Attempts to contact Bogachev for this article were unsuccessful. Asked about him, his lawyer in Anapa, Alexey Stotskii, replied: The fact that he is wanted by the FBI morally prevents me from saying anything.
An excerpt from the file on Bogachev compiled by the Ukrainian Ministry of the Interior, which is helping the FBI to track his movements, says he works under the supervision of a special FSB unit, the Federal Security Service. , the leading Russian intelligence agency. The FSB did not respond to requests for declarations.
The fact that Bogachev remains at liberty the most powerful argument in favor of the thesis that he is in the service of the Russian government, said Austin Berglas, who until 2015 was an assistant special agent in charge of cyber-investigations from the field office. of the FBI in New York.
Hackers like Bogachev are the autonomous ones, according to Berglas, following orders from the Russian intelligence services, be it economic espionage or traditional espionage.
This type of agreement provides the Kremlin with a convenient excuse and an easy opportunity to scan the extensive networks of computers infected by Russian hackers, security experts say.
It seems that Russian intelligence agencies occasionally also use malware tools (malicious software) developed for criminal purposes, including the popular BlackEnergy, to attack the computers of enemy governments.
WikiLeaks' recent disclosures about CIA spying tools suggest that the agency also maintained a large collection of spying kits, some of which appear to have been produced by Russia.
Bogachev's career as a hacker eats or has more than a decade, leading to the creation of a malicious software program called GameOver ZeuS that he managed with the help of half a dozen close collaborators who collectively described themselves as The Business Club (the business club), according to the FBI and security researchers.
Working around the clock, his minions infected an ever-growing network of computers. They were able to deviate from the most advanced security measures used by banks, quickly emptying accounts and transferring money abroad through a network of intermediaries known as money mules.FBI officials said it was the most sophisticated online indictment scheme they had ever known, a system that has remained impenetrable for years.
As of 2011, according to an analysis by Fox-IT, computers under the control of Bogachev began to receive requests for information about banking transactions, but requests for files linked to events or health geopolitical situations. headlines.

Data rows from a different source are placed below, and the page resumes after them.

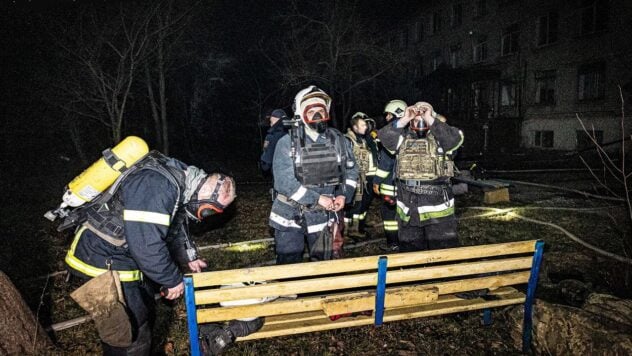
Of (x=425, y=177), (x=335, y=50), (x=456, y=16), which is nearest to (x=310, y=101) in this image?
(x=425, y=177)

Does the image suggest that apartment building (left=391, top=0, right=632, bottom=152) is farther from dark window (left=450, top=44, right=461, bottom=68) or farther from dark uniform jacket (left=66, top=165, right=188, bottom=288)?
dark uniform jacket (left=66, top=165, right=188, bottom=288)

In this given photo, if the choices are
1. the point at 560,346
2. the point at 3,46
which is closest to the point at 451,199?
the point at 560,346

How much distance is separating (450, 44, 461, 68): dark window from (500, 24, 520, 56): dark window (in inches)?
177

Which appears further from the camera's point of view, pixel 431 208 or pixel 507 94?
pixel 507 94

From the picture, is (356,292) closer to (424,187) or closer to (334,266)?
(334,266)

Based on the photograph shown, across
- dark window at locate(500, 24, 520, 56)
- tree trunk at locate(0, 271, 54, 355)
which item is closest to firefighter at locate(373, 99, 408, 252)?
tree trunk at locate(0, 271, 54, 355)

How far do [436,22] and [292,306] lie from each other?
3124cm

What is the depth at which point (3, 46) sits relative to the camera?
574 inches

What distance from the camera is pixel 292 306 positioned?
110 inches

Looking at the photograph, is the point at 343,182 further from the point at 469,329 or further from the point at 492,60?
the point at 492,60

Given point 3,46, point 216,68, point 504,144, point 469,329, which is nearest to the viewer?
point 469,329

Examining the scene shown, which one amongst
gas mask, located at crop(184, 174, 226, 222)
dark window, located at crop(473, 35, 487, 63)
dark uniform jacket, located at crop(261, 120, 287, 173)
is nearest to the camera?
gas mask, located at crop(184, 174, 226, 222)

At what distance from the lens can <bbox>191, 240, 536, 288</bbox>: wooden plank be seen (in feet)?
8.29

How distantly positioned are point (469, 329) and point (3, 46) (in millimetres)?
19176
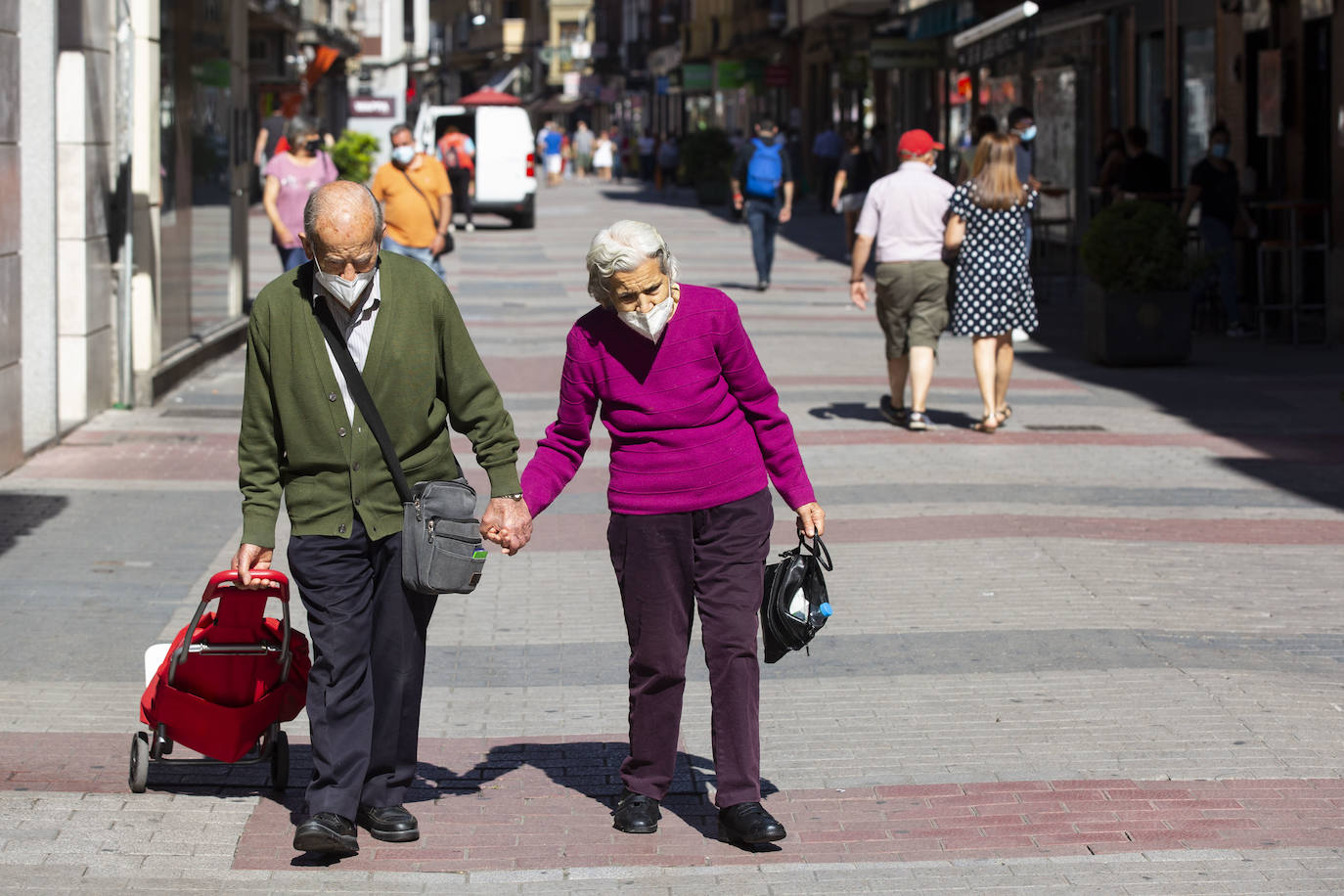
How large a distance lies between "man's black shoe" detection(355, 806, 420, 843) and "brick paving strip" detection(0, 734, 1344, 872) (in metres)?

At about the same time that former President Barack Obama eats or sends ammunition and small arms to serious rebels, in 2013 Turkish computers infected by the Bogachev network were hit by keyboard searches including delivery of weapons and arms delivery.
Before the Russian military intervention in Ukraine, in 2014, infected computers were searched for information on top-secret files from the country's main intelligence directory, the SBU.
Some of the searches were for personal information about government security officials, including e-mails from Georgia's external intelligence service, the Turkish Foreign Ministry and others. The information from Michael Sandee, one of the researchers at Fox-IT.
In the summer of 2014, the FBI and half a dozen police agencies launched Opera o Tovar, a coordinated attack on Bogachev's criminal infrastructure. The attack closed his network and freed computers infected with GameOver ZeuS.
Prosecutors said they were seeking cooperation from the Russian government to capture Bogachev. But the only problem Bogachev seems to have had with justice in Russia was a court case filed against him in 2011 by a real estate company, around the payment of $ 75,000 for his apartment in Anapa, according to Russian court documents. . And even that one he managed to defeat.
The authorities believe that Bogachev has been living under his own name in Anapa and that he occasionally travels by boat Crimea, the Ukrainian peninsula that Russia occupied in 2014. Mularski, the FBI supervisor, said that your agents are still going after clues.